Count the lines below that include the word "site", then give that number and no other words.

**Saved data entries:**
=== Section Start ===

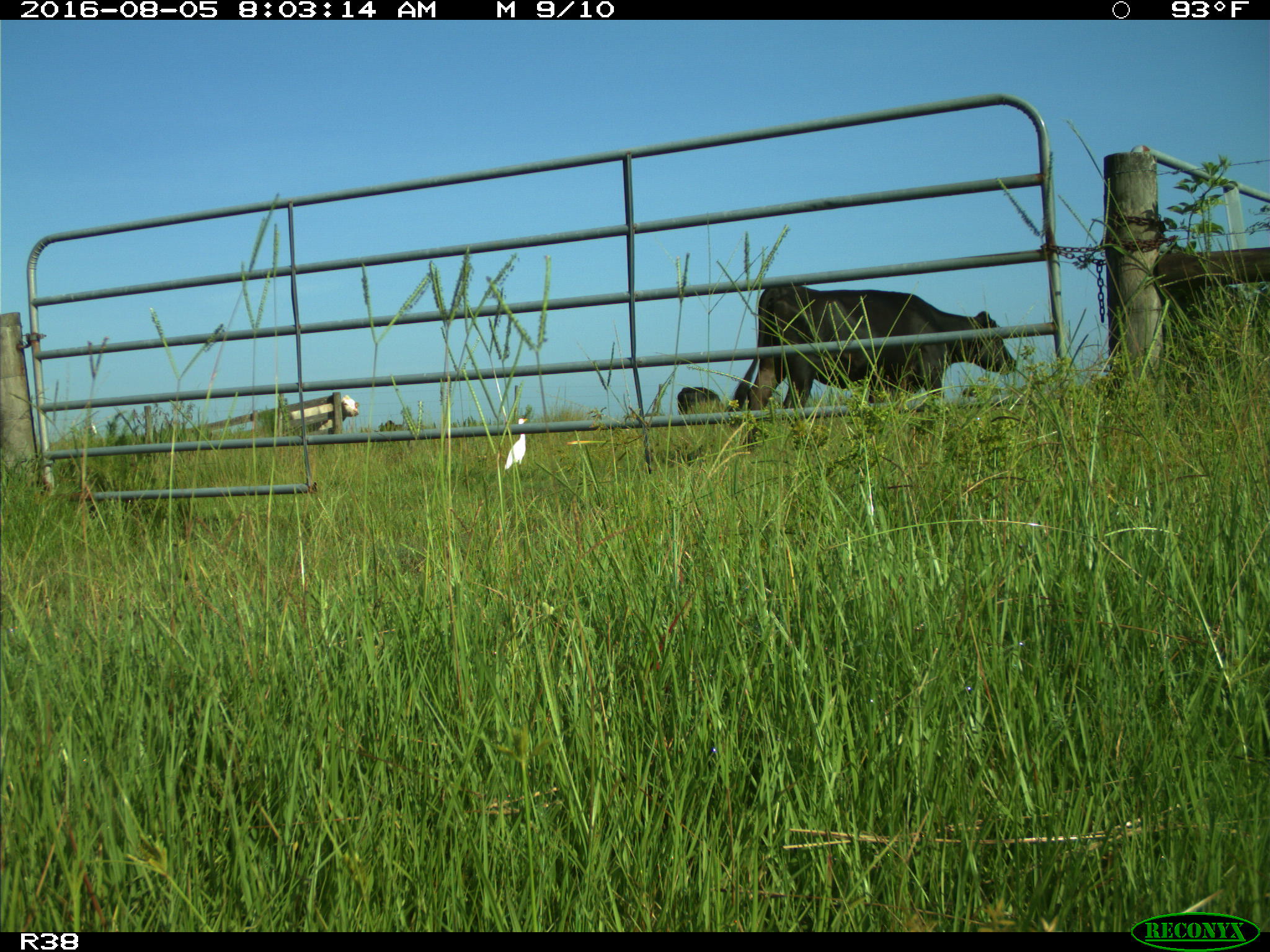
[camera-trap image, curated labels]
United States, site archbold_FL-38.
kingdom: Animalia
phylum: Chordata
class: Mammalia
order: Artiodactyla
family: Bovidae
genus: Bos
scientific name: Bos taurus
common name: domestic cow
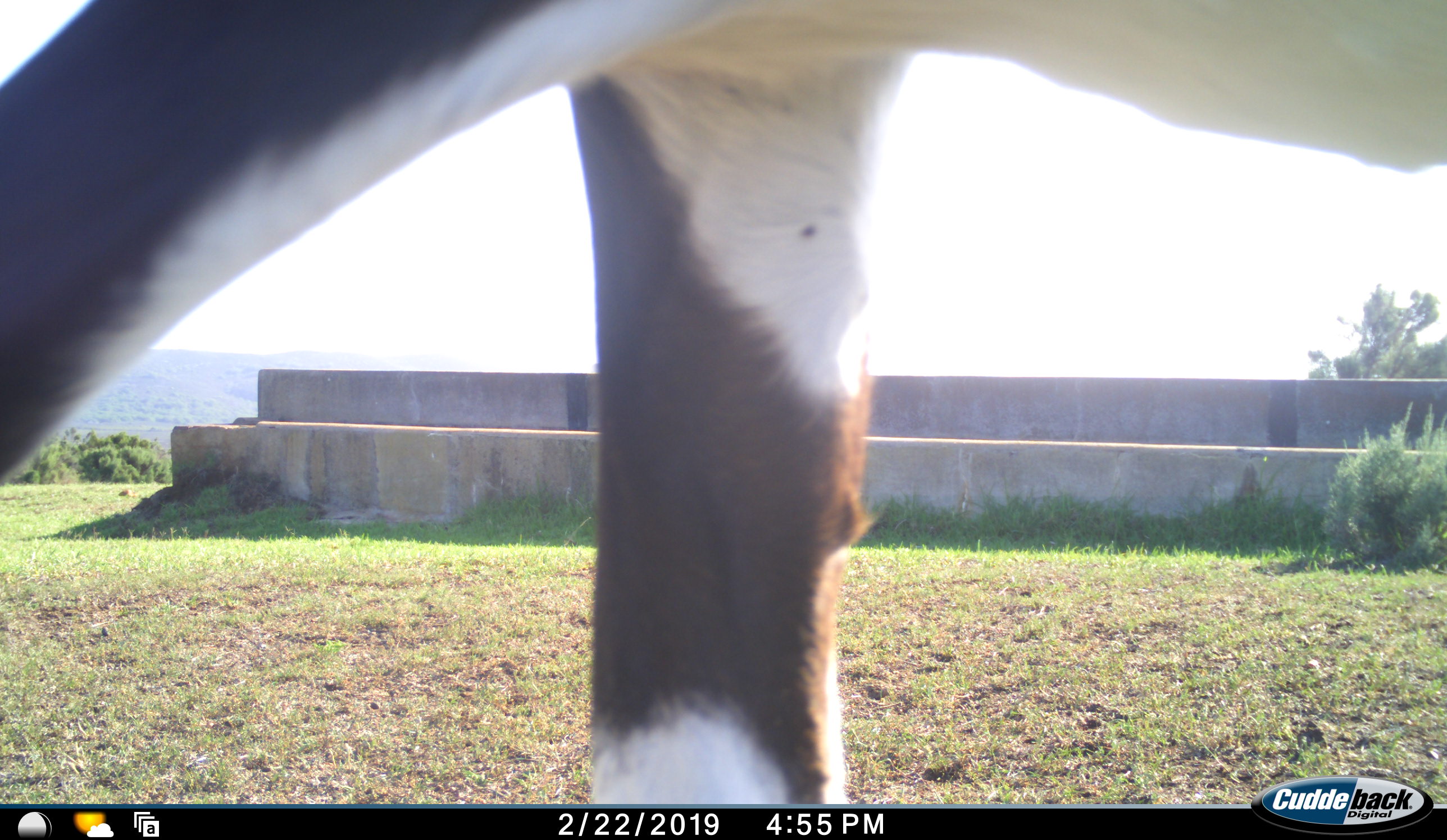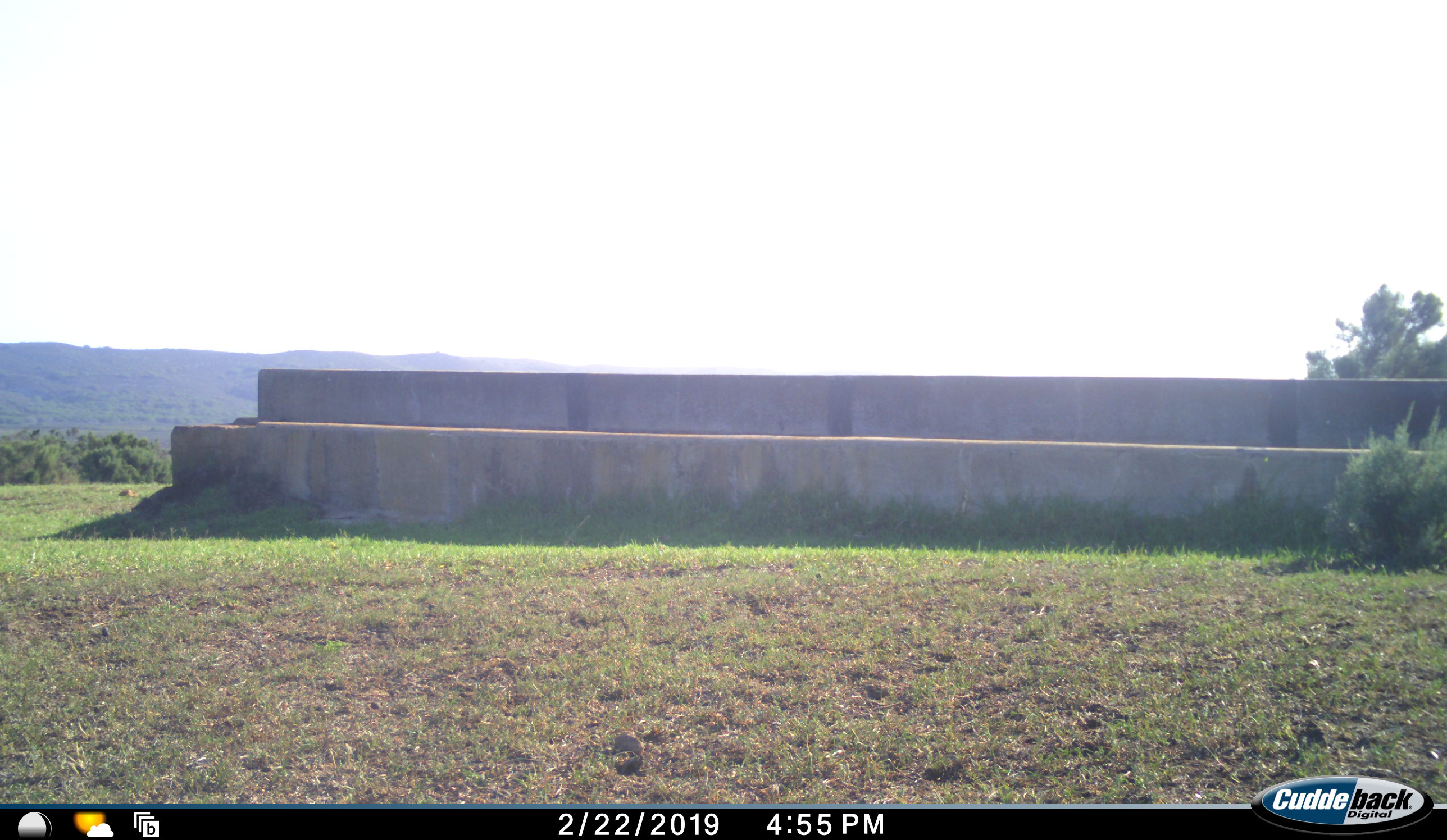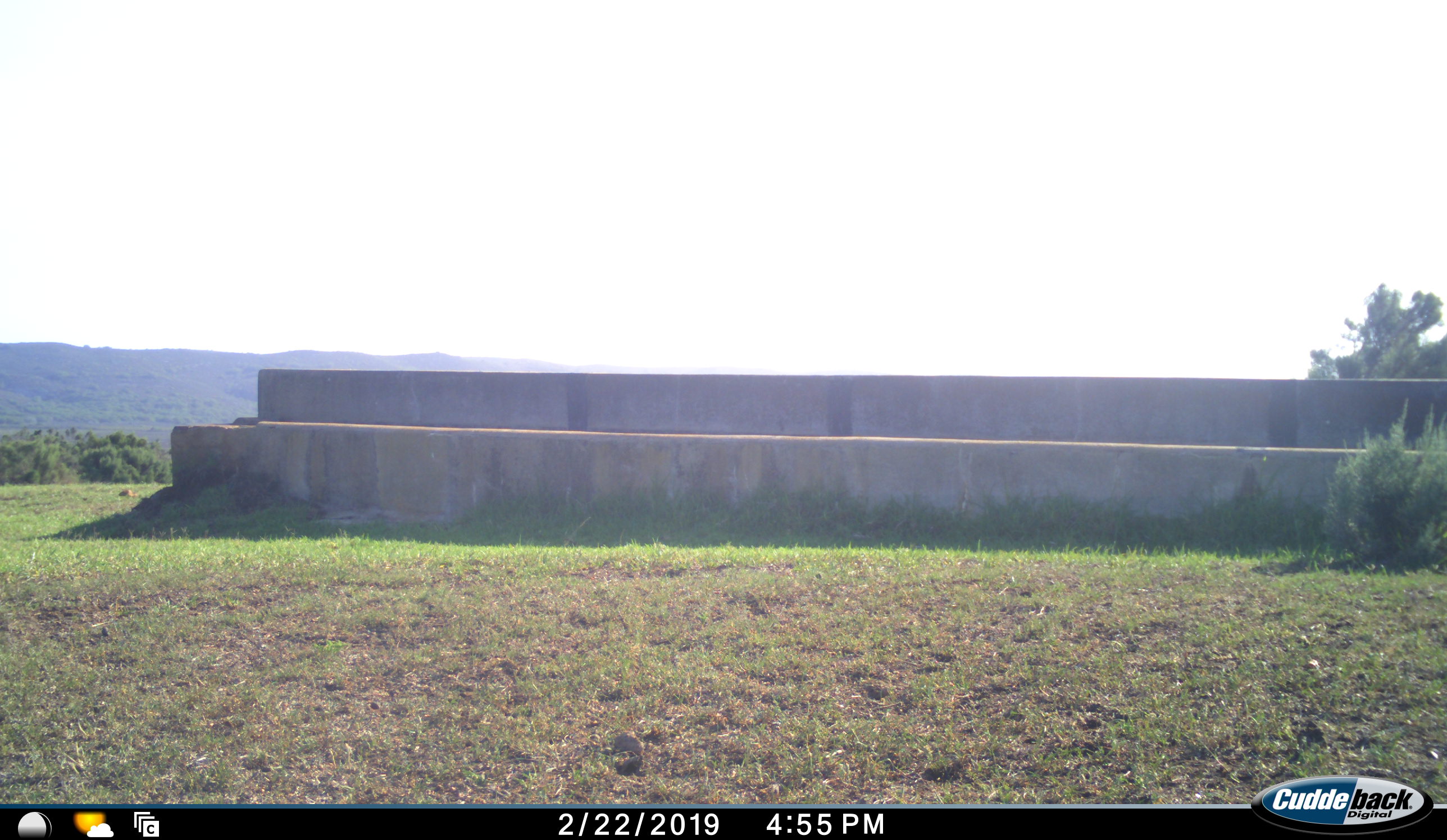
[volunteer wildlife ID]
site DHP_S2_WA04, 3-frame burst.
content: unidentified animal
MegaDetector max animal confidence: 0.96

=== Section End ===

**Result:**
2